Frankfurt/Main - Das Frankfurter Landgericht verlangt vom Süßwarenhersteller Ferrero genauere Mengenangaben auf der Verpackung seines Konfekts „Raffaello“. Das Unternehmen müsse die Stückzahl nennen, die Angabe in Gramm helfe Konsumenten nicht. „Verbraucher müssen die Anzahl entweder sehen können, oder sie muss auf der Verpackung stehen. Nur so können sie unserer Ansicht nach die Menge richtig einschätzen“, sagte Wiebke Franz von der Verbraucherzentrale Hessen am Mittwoch in Frankfurt. Die Verbraucherschützer hatten Ferrero nach der Beschwerde eines hessischen Verbrauchers abgemahnt. Das Unternehmen war für eine Stellungnahme zunächst nicht erreichbar.

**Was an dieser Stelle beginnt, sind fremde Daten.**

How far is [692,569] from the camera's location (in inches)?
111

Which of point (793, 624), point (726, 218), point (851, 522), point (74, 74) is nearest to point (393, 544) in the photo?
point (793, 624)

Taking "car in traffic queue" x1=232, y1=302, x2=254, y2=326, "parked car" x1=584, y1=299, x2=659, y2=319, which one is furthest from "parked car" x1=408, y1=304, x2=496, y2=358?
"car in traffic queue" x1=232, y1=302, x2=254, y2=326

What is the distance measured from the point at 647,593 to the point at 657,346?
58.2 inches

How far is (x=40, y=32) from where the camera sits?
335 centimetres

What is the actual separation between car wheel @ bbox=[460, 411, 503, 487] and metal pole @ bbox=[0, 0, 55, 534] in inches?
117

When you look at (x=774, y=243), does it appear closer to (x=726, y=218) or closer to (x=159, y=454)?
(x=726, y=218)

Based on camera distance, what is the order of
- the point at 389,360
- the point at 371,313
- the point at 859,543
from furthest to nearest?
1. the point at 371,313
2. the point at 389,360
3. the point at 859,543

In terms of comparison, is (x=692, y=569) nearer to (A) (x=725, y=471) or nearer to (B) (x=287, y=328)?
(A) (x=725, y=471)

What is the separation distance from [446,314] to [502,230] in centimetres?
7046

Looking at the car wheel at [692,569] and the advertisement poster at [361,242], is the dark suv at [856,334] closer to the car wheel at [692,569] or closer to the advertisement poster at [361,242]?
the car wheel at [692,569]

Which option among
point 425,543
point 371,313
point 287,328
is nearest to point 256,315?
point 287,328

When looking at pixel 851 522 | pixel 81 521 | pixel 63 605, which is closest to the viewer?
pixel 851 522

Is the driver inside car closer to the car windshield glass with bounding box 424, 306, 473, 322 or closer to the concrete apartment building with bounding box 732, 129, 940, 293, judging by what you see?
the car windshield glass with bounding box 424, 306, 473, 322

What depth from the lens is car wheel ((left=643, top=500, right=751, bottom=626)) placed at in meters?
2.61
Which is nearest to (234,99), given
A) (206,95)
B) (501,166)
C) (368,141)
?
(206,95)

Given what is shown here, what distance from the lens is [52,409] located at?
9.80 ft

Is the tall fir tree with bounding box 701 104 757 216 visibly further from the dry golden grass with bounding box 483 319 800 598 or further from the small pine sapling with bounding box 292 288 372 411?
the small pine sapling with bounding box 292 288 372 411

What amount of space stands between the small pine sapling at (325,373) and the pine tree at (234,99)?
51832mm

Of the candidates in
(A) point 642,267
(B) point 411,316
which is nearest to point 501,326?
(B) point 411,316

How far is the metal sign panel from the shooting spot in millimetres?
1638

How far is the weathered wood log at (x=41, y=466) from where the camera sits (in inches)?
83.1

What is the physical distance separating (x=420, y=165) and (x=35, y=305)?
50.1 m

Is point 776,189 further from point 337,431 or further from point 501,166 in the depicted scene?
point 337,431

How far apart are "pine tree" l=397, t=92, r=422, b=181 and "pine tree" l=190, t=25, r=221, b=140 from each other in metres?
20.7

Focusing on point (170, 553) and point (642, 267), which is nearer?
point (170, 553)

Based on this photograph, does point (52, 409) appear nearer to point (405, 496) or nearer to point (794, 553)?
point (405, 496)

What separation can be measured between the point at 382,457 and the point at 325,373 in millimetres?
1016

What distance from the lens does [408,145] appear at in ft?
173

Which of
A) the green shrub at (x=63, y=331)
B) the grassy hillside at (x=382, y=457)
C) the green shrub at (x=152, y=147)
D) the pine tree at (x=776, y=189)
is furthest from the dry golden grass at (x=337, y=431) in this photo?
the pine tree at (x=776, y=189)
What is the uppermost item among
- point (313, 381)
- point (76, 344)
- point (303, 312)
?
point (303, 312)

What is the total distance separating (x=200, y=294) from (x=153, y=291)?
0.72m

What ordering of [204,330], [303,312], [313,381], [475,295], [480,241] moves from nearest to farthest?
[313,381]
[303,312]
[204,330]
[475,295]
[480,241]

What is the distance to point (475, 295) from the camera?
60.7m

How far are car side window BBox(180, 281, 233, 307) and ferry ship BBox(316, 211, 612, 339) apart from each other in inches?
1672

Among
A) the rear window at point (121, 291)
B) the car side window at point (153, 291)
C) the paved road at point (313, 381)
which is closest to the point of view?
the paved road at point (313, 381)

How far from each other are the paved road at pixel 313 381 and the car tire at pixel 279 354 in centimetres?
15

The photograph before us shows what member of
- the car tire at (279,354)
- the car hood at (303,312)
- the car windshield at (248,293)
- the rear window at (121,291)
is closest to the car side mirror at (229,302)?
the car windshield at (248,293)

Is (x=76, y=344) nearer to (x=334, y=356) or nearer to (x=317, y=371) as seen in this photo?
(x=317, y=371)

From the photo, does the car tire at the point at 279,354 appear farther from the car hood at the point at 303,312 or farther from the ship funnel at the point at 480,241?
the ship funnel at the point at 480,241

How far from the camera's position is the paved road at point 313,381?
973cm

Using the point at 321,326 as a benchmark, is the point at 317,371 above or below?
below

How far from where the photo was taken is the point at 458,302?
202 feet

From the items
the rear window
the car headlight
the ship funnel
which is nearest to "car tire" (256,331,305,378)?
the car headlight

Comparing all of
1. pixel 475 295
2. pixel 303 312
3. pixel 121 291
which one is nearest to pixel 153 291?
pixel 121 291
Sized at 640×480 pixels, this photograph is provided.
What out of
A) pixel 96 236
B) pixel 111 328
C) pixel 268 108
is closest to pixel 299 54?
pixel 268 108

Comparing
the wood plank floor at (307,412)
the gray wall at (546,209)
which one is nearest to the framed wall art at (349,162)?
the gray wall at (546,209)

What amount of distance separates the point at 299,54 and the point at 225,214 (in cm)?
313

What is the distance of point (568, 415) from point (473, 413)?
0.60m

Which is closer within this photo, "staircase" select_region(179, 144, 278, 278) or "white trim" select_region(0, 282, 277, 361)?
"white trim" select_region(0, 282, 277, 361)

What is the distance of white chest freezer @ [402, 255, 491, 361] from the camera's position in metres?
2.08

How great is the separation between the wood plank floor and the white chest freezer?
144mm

Die EU-Lebensmittelverordnung verpflichte Hersteller, neben der Nettofüllmenge auch die Stückzahl offenzulegen, wenn sie mehrere einzeln verpackte Pralinen, Schokoriegel oder Eisportionen in einer Verpackung anbieten, erklärten die Verbraucherschützer. Das Gericht stufte demnach die Umhüllung der „Raffaellos“ als Einzelverpackung ein. Ferrero habe argumentiert, es handele sich um eine Trennhilfe - vergleichbar etwa mit dem Einwickelpapier von Bonbons. Das Urteil des Landgerichts vom 11. Oktober ist noch nicht rechtskräftig.